ROC curves indicate that including the 4 PSA-SNPs using published coefficients does not improve the performance of measured PSA as a tool for identifying high risk prostate cancer (measured PSA level AUC = 59.5% (95% CI: 54.7,64.2) vs genetically corrected PSA risk scores using the 4 PSA-SNPs AUC = 59.8% (95% CI: 55.2,64.5) (p-value = 0.40)) (Fig 2). For a sensitivity of 90%, the ROC curve estimates the corresponding specificity to be 0.14 for measured PSA and 0.13 for genetically corrected PSA risk scores using 4 PSA-SNPs (p-for-difference = 0.83). This is equivalent to having offered biopsy to all men with a measured PSA of 3.3ng/mL (sensitivity = 90.2%, specificity = 14.2%).

Fig 2. ROC curves comparing measured PSA to genetically corrected PSA risk score using the 4 PSA-SNPs.

Fig 2

Area under the curve (AUC) comparing measured PSA, genetically corrected PSA risk score based on 4 PSA-SNPs using the published coefficients and PSA risk score corrected for both 4 PSA-SNPs and 10 aggressive prostate cancer SNPs using published coefficients.

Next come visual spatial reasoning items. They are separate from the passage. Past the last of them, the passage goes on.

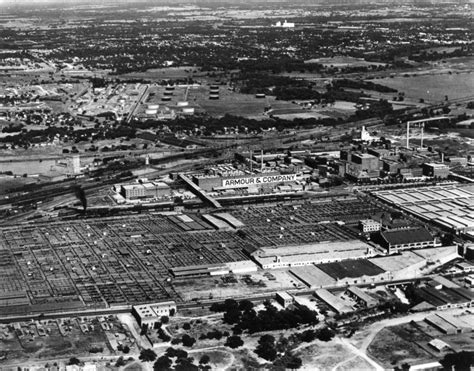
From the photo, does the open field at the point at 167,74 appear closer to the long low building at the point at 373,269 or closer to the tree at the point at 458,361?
the long low building at the point at 373,269

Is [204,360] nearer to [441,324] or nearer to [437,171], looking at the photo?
[441,324]

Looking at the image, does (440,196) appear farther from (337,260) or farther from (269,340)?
(269,340)

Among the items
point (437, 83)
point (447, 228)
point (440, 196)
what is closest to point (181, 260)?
point (447, 228)

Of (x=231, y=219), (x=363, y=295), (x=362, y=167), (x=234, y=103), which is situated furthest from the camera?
(x=234, y=103)

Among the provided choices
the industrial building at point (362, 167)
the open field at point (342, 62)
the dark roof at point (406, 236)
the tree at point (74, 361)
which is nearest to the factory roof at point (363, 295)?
the dark roof at point (406, 236)

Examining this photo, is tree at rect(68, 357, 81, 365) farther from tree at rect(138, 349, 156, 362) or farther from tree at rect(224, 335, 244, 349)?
tree at rect(224, 335, 244, 349)

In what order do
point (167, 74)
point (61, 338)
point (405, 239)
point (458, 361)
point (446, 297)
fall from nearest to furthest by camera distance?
1. point (458, 361)
2. point (61, 338)
3. point (446, 297)
4. point (405, 239)
5. point (167, 74)

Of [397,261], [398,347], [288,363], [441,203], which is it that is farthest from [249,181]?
[288,363]
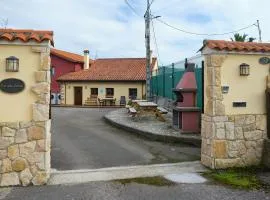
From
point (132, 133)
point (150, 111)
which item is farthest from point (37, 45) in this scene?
point (150, 111)

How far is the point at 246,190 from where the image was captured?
6.41 metres

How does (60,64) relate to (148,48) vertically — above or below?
above

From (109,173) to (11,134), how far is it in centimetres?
213

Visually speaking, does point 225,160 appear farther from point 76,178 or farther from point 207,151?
point 76,178

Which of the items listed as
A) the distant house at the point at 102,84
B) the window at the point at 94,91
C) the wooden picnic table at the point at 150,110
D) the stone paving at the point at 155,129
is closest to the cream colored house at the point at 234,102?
the stone paving at the point at 155,129

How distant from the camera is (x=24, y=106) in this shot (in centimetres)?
676

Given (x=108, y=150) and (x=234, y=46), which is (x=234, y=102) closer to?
(x=234, y=46)

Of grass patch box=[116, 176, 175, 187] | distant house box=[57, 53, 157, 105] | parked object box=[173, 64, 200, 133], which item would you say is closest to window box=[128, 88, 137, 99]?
distant house box=[57, 53, 157, 105]

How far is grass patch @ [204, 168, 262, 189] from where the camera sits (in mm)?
6711

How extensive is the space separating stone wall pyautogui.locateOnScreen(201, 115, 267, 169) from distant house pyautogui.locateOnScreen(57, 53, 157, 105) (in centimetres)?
2466

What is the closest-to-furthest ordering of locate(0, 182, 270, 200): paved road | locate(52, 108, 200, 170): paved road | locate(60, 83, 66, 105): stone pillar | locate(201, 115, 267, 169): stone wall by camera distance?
1. locate(0, 182, 270, 200): paved road
2. locate(201, 115, 267, 169): stone wall
3. locate(52, 108, 200, 170): paved road
4. locate(60, 83, 66, 105): stone pillar

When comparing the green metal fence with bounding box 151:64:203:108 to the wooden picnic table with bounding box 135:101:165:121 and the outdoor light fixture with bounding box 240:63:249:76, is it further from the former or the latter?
the outdoor light fixture with bounding box 240:63:249:76

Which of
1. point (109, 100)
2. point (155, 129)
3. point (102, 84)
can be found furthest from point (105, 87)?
point (155, 129)

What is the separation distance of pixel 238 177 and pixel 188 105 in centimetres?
516
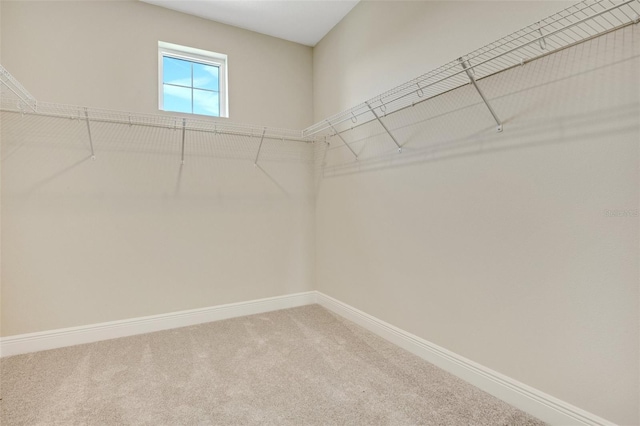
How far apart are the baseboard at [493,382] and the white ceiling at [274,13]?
2535 mm

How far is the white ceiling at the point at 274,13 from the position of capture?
2441 mm

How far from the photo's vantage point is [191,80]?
2.67 metres

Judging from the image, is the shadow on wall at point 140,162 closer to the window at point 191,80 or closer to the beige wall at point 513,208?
the window at point 191,80

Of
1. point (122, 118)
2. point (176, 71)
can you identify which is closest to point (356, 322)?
point (122, 118)

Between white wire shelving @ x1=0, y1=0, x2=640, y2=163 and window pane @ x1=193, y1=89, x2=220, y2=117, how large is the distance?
0.38 ft

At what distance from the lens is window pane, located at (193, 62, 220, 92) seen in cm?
269

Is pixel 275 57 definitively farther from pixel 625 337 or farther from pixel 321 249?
pixel 625 337

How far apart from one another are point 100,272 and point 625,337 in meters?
2.98

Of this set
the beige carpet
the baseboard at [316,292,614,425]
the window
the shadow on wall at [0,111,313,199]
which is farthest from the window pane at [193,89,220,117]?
the baseboard at [316,292,614,425]

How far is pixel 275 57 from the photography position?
2.95 metres

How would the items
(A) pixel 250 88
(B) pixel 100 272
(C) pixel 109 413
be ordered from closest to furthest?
(C) pixel 109 413 < (B) pixel 100 272 < (A) pixel 250 88

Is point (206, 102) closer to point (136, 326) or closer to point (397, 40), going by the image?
point (397, 40)

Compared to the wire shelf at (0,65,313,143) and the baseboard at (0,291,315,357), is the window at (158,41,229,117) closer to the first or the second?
the wire shelf at (0,65,313,143)

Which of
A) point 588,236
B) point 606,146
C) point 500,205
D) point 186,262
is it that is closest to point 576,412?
point 588,236
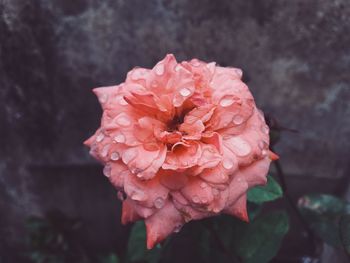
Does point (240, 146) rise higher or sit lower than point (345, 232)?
higher

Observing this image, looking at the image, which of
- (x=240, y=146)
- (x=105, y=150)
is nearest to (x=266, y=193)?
(x=240, y=146)

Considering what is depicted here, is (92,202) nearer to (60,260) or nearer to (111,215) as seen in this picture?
(111,215)

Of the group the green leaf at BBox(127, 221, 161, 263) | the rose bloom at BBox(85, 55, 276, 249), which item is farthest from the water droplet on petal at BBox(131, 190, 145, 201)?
the green leaf at BBox(127, 221, 161, 263)

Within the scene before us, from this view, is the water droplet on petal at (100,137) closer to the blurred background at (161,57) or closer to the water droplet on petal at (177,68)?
the water droplet on petal at (177,68)

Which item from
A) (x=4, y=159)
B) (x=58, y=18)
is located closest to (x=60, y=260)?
(x=4, y=159)

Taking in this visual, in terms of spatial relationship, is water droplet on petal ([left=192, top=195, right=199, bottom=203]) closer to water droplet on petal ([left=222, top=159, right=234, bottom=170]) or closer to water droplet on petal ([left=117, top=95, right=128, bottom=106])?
water droplet on petal ([left=222, top=159, right=234, bottom=170])

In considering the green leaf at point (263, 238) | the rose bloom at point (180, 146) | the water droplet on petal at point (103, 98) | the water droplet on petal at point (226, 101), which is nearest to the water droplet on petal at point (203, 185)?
the rose bloom at point (180, 146)

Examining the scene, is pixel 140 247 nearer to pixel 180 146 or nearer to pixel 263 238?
pixel 263 238
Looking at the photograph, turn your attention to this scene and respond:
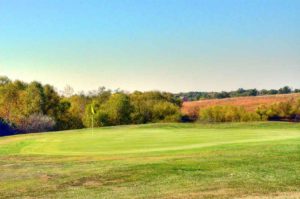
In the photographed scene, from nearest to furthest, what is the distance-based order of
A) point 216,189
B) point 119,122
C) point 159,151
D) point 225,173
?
point 216,189
point 225,173
point 159,151
point 119,122

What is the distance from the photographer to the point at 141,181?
14000mm

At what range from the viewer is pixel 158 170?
600 inches

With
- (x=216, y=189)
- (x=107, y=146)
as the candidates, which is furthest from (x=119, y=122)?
(x=216, y=189)

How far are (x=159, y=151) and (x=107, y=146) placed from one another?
154 inches

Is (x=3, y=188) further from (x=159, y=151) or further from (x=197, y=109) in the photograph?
(x=197, y=109)

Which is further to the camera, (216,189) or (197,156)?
(197,156)

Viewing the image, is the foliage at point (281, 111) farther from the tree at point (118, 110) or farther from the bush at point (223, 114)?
the tree at point (118, 110)

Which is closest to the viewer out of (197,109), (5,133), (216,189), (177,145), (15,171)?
(216,189)

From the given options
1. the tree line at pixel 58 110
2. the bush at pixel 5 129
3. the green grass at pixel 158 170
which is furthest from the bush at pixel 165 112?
the green grass at pixel 158 170

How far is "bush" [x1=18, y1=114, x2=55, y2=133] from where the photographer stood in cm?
6769

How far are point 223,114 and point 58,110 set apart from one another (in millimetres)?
29053

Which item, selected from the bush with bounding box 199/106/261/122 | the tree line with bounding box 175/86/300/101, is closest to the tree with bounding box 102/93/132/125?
the bush with bounding box 199/106/261/122

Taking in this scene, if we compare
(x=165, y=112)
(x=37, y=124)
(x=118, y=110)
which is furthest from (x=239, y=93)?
(x=37, y=124)

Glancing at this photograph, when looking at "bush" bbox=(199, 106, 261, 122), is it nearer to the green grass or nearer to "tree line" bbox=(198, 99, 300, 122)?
"tree line" bbox=(198, 99, 300, 122)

Including the combined effect of prostate cancer risk variants

ROC curves indicate that additionally including the 10 PSA-SNPs did not improve the performance of measured PSA as a tool for identifying high risk prostate cancer (measured PSA level AUC = 59.5% (95% CI: 54.7,64.2) vs additionally including the 4 PSA-SNPs and 10 aggressive prostate cancer SNPs AUC = 60.1% (95% CI: 55.5,64.9) (p-value = 0.43)) (Fig 2). For a sensitivity of 90%, the equivalent specificity and likelihood ratios were: (i) measured PSA: specificity = 14.2%, LR = 1.05; (ii) 4 PSA-SNPs: specificity = 13.3%, LR = 1.04; (iii) 10 aggressive prostate cancer SNPS: specificity = 5.8%, LR = 0.96; and (iv) both (ii) and (iii): specificity = 16.8%, LR = 1.08.

Sensitivity Analyses

Stratifying the analysis by age (<65years, ≥65 years) did not improve the performance of measured PSA or genetically corrected PSA risk scores as a tool for identifying high risk prostate cancer (measured PSA level: AUC in men<65 years = 57.8% (95% CI: 51.7,63.9), AUC in men≥65 years = 61.2% (95% CI: 53.7,68.7), p-for-difference = 0.49; genetically corrected PSA risk score using 4 PSA-SNPs: in men<65 years = 58.0% (95% CI: 51.9,64.1), AUC in men≥65 years = 62.0% (95% CI: 54.6,69.4), p-for-difference = 0.41). Adding additional SNPs associated with PSA did not improve the model and so were not considered further (results not shown). Including the 4 PSA-SNPs individually did not improve performance (rs2736098: AUC = 59.6% (95% CI: 54.8,64.3); rs10788160: AUC = 59.4% (95% CI: 54.7,64.2); rs11067228: AUC = 59.3% (95% CI: 54.5,64.0); rs17632542: AUC = 59.9% (95% CI: 55.2,64.6)).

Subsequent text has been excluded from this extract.